### ESTRATTO DELLA PAGINA
CORTE DI CASSAZIONE – Sentenza 15 ottobre 2013, n. 23329
Tributi – IVA – Cessione di bene immobile – Contratto di leasing – Regime del plafond ex art. 8, del DPR n. 633/72
Svolgimento del processo
Con sentenza 26.1.2012 n. 7 la Commissione tributaria della regione Lombardia in accoglimento dell’appello proposto da B.I. s.p.a. ha annullato gli avvisi di accertamento con i quali l’Ufficio di Milano della Agenzia delle Entrate aveva recuperato l’IVA relativa all’anno 2003 sulla variazione in diminuzione dell’importo fatturato a B.I. da N.I. s.r.l. in ordine alla esecuzione di prestazioni di un contratto di fornitura, non ricorrendo i presupposti previsti dall’art. 26 co 3 Dpr n. 633/72, nonché aveva assoggettato ad IVA per l’anno 2004 le prestazioni aventi ad oggetto la costruzione di un immobile e la concessione in leasing del bene realizzato, ritenute indebitamente fatturate in sospensione d’imposta, ai sensi dell’art. 8, co 1, lett. c), Dpr n. 633/72, da B.I. – concedente all’utilizzatore – O.I. s.p.a.
I Giudici di appello, quanto al contratto di fornitura, rilevavano che la variazione in diminuzione trovava giustificazione ai sensi dell’art. 26 Dpr n. 633/72 nella “sostituzione” di merce difettosa, sussistendo la prova della contestazione dei vizi del bene originariamente consegnato e della parziale risoluzione del contratto; quanto al contratto di leasing finanziario, rilevavano che la previsione in contratto della realizzazione del bene immobile non alterava la causa negoziale aggiungendosi alla prestazione locativa quella -avente natura di prestazione di servizi – della costruzione dell’immobile.
La sentenza della CTR della Lombardia, notificata in data 6.3.2012, veniva tempestivamente impugnata per cassazione dalla Agenzia delle Entrate con due motivi.
Ha resistito con controricorso la società, eccependo la inammissibilità del ricorso.
Motivi della decisione
La sentenza di appello, per quanto concerne la statuizione impugnata ricorso per cassazione, ha ritenuto non assoggettabile ad IVA ai sensi dell’art. 8 comma 1 lett. c) Dpr n. 633/72 le prestazioni adempiute da B.I. s.p.a. – concedente in esecuzione di contratto di leasing, da un lato, ritenendo, conformemente al precedente di questa Corte n. 2888/2001 che tale contratto ha per oggetto la concessione in godimento finché si resti nella fase antecedente all’eventuale acquisto finale del bene e dunque riveste i caratteri della prestazione di servizi (e non della cessione di immobile); dall’altro ritenendo che l’assunzione dell’ulteriore obbligo di costruzione del bene da concedere leasing non alterasse il carattere di prestazione di servizio.
######
### DATI FORNITI
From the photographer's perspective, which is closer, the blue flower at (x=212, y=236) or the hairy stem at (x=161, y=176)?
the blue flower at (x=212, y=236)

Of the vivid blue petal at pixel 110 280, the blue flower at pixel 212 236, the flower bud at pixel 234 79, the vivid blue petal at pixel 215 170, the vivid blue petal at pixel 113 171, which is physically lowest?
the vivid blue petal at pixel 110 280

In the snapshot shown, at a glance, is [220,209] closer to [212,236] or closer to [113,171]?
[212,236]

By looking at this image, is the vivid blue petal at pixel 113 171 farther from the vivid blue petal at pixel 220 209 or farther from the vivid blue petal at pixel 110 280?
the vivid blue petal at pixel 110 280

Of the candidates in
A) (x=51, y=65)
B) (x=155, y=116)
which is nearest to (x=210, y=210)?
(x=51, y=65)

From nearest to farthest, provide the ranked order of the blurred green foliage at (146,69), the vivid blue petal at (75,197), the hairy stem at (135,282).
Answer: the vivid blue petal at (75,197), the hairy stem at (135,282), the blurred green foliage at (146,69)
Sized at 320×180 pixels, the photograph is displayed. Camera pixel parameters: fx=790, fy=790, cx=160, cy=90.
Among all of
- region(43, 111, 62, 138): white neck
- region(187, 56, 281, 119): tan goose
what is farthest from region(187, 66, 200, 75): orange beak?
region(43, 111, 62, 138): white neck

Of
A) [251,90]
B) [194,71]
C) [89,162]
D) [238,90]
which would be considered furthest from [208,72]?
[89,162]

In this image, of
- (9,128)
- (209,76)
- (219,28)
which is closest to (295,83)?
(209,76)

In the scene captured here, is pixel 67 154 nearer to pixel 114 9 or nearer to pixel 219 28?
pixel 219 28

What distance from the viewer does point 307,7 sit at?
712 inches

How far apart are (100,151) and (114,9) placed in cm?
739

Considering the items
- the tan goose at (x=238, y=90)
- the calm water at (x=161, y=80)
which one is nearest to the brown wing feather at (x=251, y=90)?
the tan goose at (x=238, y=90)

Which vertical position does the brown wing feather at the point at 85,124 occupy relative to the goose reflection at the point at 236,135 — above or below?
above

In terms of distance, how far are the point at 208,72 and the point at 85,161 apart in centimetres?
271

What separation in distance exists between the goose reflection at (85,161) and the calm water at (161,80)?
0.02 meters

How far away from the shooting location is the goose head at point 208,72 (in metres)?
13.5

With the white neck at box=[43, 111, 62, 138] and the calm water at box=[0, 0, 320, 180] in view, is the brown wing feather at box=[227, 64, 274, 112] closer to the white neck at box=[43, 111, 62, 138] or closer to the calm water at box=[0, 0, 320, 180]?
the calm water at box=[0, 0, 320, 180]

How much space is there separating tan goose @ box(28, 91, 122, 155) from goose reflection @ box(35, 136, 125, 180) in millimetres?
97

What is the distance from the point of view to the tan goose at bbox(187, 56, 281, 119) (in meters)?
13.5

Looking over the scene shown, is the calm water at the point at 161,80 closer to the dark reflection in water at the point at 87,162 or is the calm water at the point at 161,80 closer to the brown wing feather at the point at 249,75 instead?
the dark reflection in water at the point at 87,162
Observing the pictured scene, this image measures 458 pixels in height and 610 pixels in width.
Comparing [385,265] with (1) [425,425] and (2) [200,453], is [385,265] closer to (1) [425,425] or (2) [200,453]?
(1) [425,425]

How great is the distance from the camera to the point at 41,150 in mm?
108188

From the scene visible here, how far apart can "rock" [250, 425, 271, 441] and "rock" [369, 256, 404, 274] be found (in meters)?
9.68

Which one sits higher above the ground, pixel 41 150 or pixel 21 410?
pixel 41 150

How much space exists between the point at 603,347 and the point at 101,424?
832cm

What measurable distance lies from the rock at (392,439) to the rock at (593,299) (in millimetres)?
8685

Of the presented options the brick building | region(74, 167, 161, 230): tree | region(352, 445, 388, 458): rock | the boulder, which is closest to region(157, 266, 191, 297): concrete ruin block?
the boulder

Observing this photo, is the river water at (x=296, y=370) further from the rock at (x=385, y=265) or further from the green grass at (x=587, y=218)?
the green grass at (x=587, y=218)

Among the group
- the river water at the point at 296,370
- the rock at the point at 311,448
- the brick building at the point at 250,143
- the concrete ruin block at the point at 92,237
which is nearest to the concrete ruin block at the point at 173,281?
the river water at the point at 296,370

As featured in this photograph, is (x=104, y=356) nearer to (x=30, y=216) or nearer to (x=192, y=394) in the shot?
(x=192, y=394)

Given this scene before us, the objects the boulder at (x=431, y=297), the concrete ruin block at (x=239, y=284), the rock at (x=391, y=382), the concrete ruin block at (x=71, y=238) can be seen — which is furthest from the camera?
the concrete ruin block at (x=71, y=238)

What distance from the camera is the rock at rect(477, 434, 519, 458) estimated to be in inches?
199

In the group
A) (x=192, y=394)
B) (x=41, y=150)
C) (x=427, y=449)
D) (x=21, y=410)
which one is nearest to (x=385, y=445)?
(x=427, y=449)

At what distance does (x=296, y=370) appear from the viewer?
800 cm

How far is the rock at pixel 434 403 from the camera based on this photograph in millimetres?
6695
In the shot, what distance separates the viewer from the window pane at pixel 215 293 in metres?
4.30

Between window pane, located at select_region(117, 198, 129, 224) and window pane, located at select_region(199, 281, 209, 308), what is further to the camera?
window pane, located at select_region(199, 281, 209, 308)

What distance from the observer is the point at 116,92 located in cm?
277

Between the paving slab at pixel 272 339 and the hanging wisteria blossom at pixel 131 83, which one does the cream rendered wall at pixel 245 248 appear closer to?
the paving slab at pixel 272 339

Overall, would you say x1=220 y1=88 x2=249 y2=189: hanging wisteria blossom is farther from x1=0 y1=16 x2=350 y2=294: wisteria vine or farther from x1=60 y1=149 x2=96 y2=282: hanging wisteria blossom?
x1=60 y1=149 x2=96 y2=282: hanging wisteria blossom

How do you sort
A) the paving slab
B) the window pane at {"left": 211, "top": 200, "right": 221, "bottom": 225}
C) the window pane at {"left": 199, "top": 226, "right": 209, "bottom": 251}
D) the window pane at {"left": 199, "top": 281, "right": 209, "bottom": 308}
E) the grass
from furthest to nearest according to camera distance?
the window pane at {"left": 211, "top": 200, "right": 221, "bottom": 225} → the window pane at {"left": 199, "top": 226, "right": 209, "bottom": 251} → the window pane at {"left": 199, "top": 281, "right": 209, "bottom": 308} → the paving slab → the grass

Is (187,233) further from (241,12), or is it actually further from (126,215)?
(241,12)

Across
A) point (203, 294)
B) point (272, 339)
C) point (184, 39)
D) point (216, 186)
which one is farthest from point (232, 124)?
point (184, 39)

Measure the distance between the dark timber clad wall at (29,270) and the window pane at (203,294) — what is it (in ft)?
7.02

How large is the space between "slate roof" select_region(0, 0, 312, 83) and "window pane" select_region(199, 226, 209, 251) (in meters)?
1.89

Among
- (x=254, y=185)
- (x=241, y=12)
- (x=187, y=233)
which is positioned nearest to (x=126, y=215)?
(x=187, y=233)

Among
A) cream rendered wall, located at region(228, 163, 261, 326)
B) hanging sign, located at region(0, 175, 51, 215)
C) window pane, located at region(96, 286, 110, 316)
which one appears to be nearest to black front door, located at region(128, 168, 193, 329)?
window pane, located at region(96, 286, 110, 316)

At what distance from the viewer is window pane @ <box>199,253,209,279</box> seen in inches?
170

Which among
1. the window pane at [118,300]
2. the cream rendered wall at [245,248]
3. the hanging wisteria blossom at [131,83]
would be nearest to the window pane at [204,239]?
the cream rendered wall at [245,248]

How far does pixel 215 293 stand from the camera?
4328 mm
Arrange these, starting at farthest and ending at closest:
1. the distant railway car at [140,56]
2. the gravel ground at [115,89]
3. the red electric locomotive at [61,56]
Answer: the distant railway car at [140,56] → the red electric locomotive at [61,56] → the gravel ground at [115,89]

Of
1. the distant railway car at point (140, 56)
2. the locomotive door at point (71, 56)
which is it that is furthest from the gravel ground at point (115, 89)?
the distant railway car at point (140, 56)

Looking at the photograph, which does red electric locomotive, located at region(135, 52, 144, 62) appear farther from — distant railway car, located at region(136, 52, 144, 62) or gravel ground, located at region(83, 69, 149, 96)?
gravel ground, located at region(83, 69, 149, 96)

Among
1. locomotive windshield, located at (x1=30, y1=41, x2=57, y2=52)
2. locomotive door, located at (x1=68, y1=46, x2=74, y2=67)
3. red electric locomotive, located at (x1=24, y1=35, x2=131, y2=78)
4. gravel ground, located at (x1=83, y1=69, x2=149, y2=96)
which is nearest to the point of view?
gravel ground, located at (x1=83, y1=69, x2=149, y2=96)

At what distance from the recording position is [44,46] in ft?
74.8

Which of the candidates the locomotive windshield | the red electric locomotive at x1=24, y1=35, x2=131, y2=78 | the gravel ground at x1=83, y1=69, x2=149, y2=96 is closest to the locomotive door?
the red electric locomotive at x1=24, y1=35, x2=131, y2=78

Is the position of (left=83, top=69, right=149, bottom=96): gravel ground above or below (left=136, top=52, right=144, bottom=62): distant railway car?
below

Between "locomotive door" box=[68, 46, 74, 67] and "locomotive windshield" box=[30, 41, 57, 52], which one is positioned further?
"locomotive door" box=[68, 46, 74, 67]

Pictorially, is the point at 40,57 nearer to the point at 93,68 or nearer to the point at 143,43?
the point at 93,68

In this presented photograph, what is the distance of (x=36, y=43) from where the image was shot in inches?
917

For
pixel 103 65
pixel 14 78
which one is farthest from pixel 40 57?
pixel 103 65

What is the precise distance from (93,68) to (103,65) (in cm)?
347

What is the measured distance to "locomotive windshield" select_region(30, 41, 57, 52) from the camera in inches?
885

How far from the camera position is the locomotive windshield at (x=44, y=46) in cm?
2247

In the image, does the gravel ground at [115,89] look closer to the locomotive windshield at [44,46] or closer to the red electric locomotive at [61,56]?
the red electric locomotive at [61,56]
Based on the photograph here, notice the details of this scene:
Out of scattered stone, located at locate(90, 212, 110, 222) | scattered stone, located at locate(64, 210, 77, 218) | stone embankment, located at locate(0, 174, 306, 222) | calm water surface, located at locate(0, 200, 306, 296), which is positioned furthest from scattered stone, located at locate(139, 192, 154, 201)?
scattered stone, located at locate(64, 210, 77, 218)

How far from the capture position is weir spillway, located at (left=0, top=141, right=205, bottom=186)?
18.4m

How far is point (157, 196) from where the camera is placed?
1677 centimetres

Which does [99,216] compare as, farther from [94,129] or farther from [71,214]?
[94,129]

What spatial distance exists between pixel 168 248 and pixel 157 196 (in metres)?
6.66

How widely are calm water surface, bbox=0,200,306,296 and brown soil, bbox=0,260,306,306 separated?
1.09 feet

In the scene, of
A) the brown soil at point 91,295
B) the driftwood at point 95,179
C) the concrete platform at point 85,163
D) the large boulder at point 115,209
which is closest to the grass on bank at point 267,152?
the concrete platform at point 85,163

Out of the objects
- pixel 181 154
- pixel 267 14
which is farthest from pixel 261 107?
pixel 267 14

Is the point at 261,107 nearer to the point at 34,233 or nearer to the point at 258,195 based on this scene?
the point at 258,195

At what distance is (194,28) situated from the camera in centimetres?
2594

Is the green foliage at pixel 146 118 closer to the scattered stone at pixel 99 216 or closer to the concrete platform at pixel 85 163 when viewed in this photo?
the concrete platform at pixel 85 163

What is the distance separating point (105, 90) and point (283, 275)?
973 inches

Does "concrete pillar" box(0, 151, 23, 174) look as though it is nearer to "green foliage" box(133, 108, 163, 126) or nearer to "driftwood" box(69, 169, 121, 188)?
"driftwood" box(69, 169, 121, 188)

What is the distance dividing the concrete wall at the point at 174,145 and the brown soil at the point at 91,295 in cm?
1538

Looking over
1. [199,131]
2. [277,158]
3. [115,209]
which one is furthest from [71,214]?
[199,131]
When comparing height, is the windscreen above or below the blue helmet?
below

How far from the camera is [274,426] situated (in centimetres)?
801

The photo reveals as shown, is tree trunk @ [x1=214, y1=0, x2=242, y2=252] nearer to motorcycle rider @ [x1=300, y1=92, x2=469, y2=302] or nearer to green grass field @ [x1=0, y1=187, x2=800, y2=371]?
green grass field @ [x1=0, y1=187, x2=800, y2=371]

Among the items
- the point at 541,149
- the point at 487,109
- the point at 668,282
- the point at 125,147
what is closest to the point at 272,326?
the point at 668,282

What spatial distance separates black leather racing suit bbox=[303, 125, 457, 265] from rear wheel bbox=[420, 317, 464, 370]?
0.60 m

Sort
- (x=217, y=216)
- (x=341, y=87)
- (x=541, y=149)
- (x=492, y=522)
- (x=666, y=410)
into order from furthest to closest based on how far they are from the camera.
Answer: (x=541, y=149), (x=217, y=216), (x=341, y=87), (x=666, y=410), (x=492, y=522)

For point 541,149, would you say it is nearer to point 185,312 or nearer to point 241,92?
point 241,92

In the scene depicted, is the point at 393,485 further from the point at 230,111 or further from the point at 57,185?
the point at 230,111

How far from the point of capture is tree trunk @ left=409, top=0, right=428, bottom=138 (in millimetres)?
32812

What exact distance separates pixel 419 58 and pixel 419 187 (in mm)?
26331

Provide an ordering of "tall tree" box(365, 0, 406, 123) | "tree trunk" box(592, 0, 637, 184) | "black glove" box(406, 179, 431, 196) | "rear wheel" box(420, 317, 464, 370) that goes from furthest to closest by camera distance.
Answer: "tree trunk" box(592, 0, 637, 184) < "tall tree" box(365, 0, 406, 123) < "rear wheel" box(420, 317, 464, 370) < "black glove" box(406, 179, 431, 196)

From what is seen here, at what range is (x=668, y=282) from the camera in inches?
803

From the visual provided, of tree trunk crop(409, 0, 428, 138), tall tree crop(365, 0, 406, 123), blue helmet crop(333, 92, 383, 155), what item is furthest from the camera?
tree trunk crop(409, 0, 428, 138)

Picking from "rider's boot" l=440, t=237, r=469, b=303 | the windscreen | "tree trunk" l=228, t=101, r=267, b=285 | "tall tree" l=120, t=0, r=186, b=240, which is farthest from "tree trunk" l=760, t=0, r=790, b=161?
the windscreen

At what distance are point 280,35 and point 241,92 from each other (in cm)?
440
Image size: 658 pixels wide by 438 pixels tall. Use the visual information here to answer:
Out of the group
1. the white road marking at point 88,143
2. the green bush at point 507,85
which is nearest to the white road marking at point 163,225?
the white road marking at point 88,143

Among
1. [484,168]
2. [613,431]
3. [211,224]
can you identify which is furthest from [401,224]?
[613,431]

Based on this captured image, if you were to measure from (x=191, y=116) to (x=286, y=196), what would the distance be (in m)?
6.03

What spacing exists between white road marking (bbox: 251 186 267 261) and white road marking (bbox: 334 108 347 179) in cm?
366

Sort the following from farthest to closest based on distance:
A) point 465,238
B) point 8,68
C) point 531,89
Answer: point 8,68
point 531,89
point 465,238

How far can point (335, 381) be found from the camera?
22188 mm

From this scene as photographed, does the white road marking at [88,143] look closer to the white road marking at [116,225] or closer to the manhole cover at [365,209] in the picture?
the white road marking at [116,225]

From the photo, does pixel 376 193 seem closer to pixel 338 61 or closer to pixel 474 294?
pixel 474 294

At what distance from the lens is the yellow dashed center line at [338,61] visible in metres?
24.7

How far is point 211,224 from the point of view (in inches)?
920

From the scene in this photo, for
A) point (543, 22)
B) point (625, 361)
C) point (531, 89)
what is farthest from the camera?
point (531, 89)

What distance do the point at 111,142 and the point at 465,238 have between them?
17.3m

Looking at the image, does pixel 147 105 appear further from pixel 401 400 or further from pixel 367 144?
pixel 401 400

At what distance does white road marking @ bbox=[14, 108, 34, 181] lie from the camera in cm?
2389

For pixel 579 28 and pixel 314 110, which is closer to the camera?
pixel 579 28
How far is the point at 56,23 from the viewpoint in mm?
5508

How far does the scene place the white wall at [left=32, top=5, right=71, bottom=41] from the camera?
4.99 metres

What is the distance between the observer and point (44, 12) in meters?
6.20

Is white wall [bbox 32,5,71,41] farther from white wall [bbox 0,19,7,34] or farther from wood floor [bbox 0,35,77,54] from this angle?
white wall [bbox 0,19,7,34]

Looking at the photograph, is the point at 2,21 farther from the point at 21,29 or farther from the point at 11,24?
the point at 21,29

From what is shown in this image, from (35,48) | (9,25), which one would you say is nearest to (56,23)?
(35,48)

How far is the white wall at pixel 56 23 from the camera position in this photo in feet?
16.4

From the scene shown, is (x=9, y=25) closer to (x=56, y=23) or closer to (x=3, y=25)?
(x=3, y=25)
######
◆ **COMPITI**:
a) Per favore, traduci in inglese questa frase dall'estratto della sentenza tributaria: «Ha resistito con controricorso la società, eccependo la inammissibilità del ricorso.»
b) Prosegui l'estratto della sentenza tributaria a partire dall'ultima frase riportata.

◆ **RISPOSTE AI COMPITI**:
a) The company resisted with a counter-appeal, objecting that the appeal was inadmissible.

b)
Con il primo motivo l’Agenzia fiscale censura la sentenza di appello per violazione dell’art. 8 Dpr n. 633/72 in quanto i Giudici di merito avrebbero erroneamente qualificato le prestazioni effettuate nel rapporto di leasing come “cessione di beni e prestazioni di servizi assoggettabili al regime del plafond” sebbene la indicata orma tributaria escludesse dalla sua applicazione le cessioni dei “fabbricati” e delle “aree edificabili”.
Sostiene l’Agenzia fiscale che il leasing deve ritenersi soltanto una modalità di acquisto della proprietà, sicché la facoltà di esercitare la opzione “è intimamente compenetrata alla concessione in godimento del bene” non essendo disgiungibili al prestazioni che costituiscono la unitaria causa del contratto (richiama in proposito il precedente di Cass. III 27.11.2006 n. 25125).
Con il secondo motivo la Agenzia censura la sentenza per vizio di insufficiente motivazione ex art. 360col n. 5 c.p.c. in quanto i Giudici di merito si sarebbero limitati a richiamare un precedente di questa Corte (n. 2888/2001), omettendo tuttavia di esaminare e definire in concreto gli elementi caratterizzanti il rapporto negoziale che, ove considerati, avrebbero deposto con certezza per la natura traslativa del contratto in quanto:
il contratto stipulato in data 22.12.1998 prevedeva la costruzione di un capannone industriale e palazzina in uffici, strumentale all’attività aziendale dell’utilizzatore ultimata la costruzione le parti, con scrittura privata in data 22.3.2001, integravano il contratto indicando l’ “importo complessivo” del costo di realizzazione dell’immobile.
Il ricorso è inammissibile per difetto di autosufficienza ed i motivi sono comunque infondati.
La tesi sostenuta dalla Agenzia ricorrente è che le il contratto di leasing traslativo di bene immobile integra una operazione di cessione di bene immobile espressamente esclusa dall’art. 8 co 1 lett. c) Dpr n. 633/72 dall’ambito di applicazione del regime fiscale IVA in sospensione (cd. plafond).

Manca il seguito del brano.